_Exercise_
Go line by line through the listing below and copy those that hold "pipeline".

┄┄┄┄┄┄┄┄┄┄

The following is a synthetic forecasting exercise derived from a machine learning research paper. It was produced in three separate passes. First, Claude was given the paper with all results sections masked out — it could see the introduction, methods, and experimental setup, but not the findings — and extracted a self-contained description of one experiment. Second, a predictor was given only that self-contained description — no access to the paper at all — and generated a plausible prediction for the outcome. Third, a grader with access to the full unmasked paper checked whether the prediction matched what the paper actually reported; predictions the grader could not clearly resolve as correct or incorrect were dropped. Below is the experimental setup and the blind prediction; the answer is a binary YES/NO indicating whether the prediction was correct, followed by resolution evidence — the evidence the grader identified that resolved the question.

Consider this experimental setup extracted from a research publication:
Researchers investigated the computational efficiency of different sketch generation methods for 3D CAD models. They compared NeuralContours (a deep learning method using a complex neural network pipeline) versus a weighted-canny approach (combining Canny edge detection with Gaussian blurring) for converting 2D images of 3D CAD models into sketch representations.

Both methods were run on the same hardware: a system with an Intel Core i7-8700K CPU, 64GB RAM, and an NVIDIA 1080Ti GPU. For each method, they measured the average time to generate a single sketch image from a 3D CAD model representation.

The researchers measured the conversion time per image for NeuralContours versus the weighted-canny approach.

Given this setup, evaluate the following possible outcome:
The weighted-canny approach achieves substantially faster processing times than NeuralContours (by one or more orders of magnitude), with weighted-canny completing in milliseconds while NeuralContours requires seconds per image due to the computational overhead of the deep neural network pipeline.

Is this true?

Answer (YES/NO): NO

┄┄┄┄┄┄┄┄┄┄

_Solution for this task_
Researchers investigated the computational efficiency of different sketch generation methods for 3D CAD models. They compared NeuralContours (a deep learning method using a complex neural network pipeline) versus a weighted-canny approach (combining Canny edge detection with Gaussian blurring) for converting 2D images of 3D CAD models into sketch representations.
The weighted-canny approach achieves substantially faster processing times than NeuralContours (by one or more orders of magnitude), with weighted-canny completing in milliseconds while NeuralContours requires seconds per image due to the computational overhead of the deep neural network pipeline.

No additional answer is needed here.